10. Sternsagen.

[289] Es wäre ein sonderbarer Mangel, wenn die Noahsagen nicht auch die Sterne in ihren Bereich gezogen hätten. Nachweisen kann ich indessen nur zwei. Die eine wird vermutlich als lebendige Volkssage nicht mehr existieren. Sie steht bei Kazwîni1 in jener für uns so wertvollen Kosmographie, die alles das enthält, »was der gebildete Vorderasiat des 13. Jahrhunderts von Himmel und Erde, Sonne, Mond und Sternen, den vier Elementen und den drei Naturreichen zu wissen geglaubt und nicht gewußt hat«.2 Die Sage betrifft jene drei Sterne, die sich an der linken Hand des Wassermanns befinden (μ v ε). Die Araber nennen sie das Glücksgestirn eines Verschlingenden, weil man sie mit einem zum Verschlingen geöffneten Munde verglichen hat. Andere aber leiten nach Kazwîni den Namen davon her, daß das Gestirn in dem Zeitpunkt der Sündflut aufgegangen ist, wo gesagt wurde: O Erde, schlinge dein Wasser ein!

Die andere Sternsage hat Krauß bei den Südslawen3 gefunden. Als die Flut vorüber war, öffnete Noah die Arche und ließ die Tiere hinaus, ohne ihrer weiter zu achten. Der Wolf aber, der sich bisher zahm wie ein Lamm betragen hatte, benutzte die Gelegenheit, den Widder zu erwürgen und aufzufressen. Doch Gott, der Herr, dem nichts verborgen bleibt, erzürnte sich über die Untat. Und zum ewigen Gedächtnis der Menschen versetzte er den ruchlosen Wolf und das arme Schaf unter die Sterne.

Fußnoten

1 Übersetzt von Herrn.

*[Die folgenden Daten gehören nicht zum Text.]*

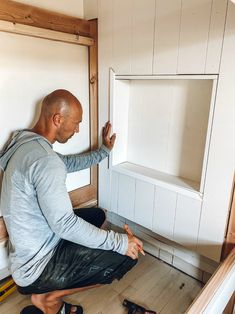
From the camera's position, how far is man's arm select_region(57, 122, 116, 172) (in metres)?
1.72

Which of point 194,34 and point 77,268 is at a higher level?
point 194,34

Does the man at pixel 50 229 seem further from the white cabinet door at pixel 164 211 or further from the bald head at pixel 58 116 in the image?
the white cabinet door at pixel 164 211

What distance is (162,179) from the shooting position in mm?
1630

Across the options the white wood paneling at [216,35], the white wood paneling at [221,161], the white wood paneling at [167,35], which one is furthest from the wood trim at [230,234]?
the white wood paneling at [167,35]

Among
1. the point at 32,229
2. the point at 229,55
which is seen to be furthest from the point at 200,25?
the point at 32,229

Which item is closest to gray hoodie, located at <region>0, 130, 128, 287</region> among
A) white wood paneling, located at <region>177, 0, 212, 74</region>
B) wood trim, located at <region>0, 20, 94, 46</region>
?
wood trim, located at <region>0, 20, 94, 46</region>

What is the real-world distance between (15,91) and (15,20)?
357 mm

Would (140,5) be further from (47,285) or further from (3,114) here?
(47,285)

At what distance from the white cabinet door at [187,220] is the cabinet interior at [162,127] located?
74 millimetres

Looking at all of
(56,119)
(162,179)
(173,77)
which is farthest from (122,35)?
(162,179)

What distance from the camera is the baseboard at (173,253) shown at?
1641mm

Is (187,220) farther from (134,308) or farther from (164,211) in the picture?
(134,308)

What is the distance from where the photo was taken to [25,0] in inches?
56.0

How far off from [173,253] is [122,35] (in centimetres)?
147
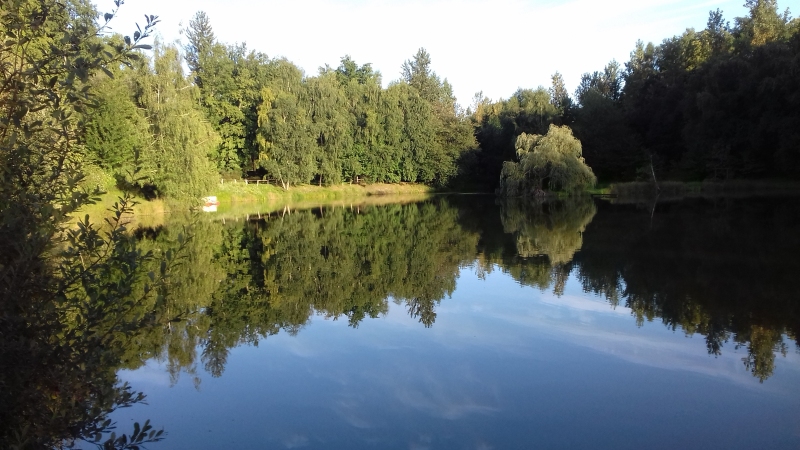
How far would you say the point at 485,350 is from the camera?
8.52 metres

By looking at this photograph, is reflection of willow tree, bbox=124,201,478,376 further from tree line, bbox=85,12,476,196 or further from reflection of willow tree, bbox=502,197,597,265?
tree line, bbox=85,12,476,196

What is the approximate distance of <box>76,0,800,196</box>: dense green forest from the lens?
108 ft

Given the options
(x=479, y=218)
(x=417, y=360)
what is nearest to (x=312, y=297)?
(x=417, y=360)

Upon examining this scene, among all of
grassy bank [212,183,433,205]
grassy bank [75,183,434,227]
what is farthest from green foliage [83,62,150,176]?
grassy bank [212,183,433,205]

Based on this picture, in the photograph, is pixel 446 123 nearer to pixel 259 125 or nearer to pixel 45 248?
pixel 259 125

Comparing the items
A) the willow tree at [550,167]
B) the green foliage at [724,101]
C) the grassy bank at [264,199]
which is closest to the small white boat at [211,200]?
the grassy bank at [264,199]

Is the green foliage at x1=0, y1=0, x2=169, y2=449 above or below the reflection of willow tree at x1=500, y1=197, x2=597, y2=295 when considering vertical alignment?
above

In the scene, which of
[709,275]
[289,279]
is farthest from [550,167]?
[289,279]

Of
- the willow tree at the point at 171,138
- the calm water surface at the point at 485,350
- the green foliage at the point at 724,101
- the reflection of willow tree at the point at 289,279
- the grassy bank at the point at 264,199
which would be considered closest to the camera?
the calm water surface at the point at 485,350

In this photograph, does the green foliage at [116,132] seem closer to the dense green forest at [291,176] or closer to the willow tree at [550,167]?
the dense green forest at [291,176]

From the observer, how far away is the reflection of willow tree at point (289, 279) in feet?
31.8

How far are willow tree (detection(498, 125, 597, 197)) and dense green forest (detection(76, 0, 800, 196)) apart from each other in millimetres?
139

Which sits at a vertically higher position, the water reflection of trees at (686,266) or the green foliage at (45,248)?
the green foliage at (45,248)

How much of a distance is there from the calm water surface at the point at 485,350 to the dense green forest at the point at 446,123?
62.7 ft
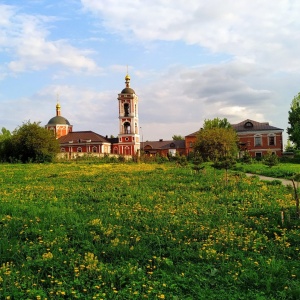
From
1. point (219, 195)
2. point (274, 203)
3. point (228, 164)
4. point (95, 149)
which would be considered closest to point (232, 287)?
point (274, 203)

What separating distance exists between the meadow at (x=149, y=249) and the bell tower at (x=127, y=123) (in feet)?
229

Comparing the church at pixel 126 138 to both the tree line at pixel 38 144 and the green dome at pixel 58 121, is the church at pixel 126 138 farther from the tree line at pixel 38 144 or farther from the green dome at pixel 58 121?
the tree line at pixel 38 144

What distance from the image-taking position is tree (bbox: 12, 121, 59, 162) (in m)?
43.7

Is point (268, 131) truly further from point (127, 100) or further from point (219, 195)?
point (219, 195)

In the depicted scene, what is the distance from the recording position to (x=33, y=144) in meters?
43.5

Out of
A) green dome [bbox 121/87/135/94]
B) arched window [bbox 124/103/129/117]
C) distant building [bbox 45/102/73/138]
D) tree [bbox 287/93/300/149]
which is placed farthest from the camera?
distant building [bbox 45/102/73/138]

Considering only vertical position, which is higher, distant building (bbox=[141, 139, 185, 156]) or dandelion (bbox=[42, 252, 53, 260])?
distant building (bbox=[141, 139, 185, 156])

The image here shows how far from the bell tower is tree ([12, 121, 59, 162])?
3686cm

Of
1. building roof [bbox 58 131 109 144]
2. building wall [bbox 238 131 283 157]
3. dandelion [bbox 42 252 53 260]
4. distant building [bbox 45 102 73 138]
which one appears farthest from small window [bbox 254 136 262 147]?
dandelion [bbox 42 252 53 260]

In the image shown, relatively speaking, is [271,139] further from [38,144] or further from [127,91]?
[38,144]

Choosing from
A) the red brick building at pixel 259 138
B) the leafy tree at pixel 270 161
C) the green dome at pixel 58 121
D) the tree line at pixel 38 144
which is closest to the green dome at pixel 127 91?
the green dome at pixel 58 121

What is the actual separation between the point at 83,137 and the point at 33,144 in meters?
39.9

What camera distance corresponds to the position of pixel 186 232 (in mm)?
8266

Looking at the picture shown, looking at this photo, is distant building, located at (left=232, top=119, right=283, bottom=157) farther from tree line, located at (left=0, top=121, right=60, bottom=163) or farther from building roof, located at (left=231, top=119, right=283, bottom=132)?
tree line, located at (left=0, top=121, right=60, bottom=163)
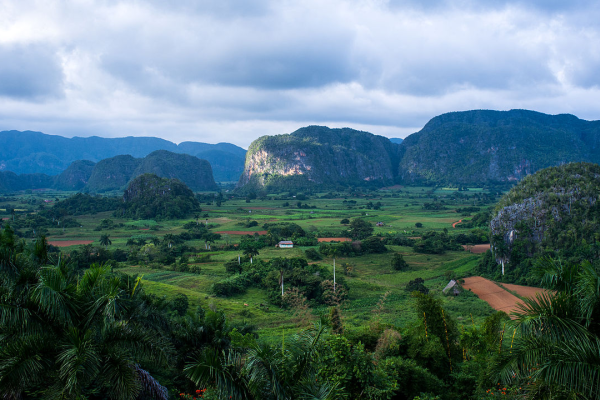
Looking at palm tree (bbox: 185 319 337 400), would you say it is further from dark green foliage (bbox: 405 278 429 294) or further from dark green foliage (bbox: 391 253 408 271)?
dark green foliage (bbox: 391 253 408 271)

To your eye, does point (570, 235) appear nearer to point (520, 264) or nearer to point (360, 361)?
point (520, 264)

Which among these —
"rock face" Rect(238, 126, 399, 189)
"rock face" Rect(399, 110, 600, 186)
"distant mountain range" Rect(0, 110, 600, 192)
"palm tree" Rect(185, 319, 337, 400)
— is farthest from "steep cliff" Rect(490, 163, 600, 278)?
→ "rock face" Rect(399, 110, 600, 186)

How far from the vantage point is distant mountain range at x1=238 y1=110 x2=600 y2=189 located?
146m

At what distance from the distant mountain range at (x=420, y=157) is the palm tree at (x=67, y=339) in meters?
129

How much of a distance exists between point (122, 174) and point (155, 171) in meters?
20.3

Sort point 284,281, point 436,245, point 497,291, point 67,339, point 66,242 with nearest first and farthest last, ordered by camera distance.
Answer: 1. point 67,339
2. point 284,281
3. point 497,291
4. point 436,245
5. point 66,242

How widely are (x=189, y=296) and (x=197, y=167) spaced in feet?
499

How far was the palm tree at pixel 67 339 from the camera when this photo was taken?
5.50 meters

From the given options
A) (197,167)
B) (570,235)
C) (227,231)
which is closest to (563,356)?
(570,235)

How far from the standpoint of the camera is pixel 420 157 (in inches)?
6767

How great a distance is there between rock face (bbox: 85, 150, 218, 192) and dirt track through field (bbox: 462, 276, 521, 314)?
141 m

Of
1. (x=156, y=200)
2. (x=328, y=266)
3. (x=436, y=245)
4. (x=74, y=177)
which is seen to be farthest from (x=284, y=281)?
(x=74, y=177)

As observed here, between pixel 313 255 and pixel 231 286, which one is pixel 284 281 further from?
pixel 313 255

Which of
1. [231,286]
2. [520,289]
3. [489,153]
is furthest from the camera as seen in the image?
[489,153]
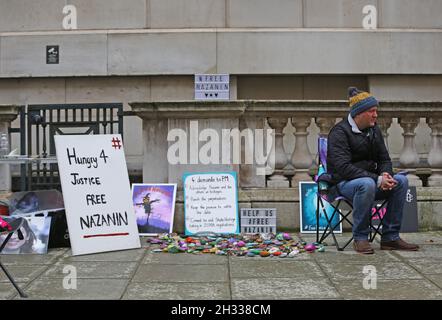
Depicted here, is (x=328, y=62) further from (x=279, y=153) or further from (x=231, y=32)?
(x=279, y=153)

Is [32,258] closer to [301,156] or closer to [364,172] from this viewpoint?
[364,172]

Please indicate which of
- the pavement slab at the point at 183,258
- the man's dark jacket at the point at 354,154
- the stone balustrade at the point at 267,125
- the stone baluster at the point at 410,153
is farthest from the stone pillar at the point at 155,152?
the stone baluster at the point at 410,153

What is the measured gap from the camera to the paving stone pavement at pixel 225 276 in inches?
186

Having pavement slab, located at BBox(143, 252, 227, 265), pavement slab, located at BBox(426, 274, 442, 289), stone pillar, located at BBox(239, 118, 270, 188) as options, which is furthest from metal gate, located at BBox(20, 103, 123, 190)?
pavement slab, located at BBox(426, 274, 442, 289)

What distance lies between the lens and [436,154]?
791 centimetres

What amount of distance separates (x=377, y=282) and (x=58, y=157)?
11.4 feet

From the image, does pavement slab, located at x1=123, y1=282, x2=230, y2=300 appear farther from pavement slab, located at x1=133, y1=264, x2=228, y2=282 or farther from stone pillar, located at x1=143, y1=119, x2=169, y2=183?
stone pillar, located at x1=143, y1=119, x2=169, y2=183

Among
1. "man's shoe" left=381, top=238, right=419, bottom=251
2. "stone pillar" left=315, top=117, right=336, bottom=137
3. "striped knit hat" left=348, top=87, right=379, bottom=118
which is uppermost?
"striped knit hat" left=348, top=87, right=379, bottom=118

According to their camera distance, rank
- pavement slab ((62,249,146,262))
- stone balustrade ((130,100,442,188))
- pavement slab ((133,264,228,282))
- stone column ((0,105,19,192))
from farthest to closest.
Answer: stone column ((0,105,19,192)) → stone balustrade ((130,100,442,188)) → pavement slab ((62,249,146,262)) → pavement slab ((133,264,228,282))

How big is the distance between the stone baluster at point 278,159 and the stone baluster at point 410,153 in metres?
1.57

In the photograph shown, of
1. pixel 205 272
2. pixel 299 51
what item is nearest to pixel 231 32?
pixel 299 51

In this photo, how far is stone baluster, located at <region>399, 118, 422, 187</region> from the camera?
25.8 feet

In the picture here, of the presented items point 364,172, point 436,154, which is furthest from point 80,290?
point 436,154

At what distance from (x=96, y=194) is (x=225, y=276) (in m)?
1.97
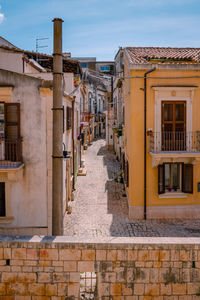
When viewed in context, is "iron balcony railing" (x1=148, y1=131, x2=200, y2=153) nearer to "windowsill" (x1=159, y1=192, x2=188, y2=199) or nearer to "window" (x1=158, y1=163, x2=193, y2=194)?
"window" (x1=158, y1=163, x2=193, y2=194)

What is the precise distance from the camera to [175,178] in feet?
45.1

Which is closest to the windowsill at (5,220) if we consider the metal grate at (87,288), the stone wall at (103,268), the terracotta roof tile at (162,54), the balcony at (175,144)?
the stone wall at (103,268)

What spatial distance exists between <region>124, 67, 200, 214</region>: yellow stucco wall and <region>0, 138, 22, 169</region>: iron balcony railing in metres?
5.42

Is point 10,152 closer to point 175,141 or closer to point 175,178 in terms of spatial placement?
point 175,141

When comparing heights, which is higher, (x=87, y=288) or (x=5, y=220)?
(x=5, y=220)

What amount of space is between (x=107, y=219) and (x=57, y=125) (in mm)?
7813

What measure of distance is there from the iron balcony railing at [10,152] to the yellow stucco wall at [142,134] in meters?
5.42

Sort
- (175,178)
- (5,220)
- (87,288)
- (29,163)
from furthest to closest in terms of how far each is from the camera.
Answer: (175,178) < (29,163) < (5,220) < (87,288)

Ethé I, 79. Vergleichbar: Grünbaum, Ztschr. der deutschen morgenl. Gesellschaft 31, 230.


2 Ebd. S. VI.


3 Krauß, Märchen und Sagen der Südslawen I, 111 f.


Quelle:
Dähnhardt, Oskar: Natursagen. Eine Samlung naturdeutender Sagen, Märchen, Fabeln und Legenden, 4 Bände, Leipzig/Berlin, 1907-1912, S. 289.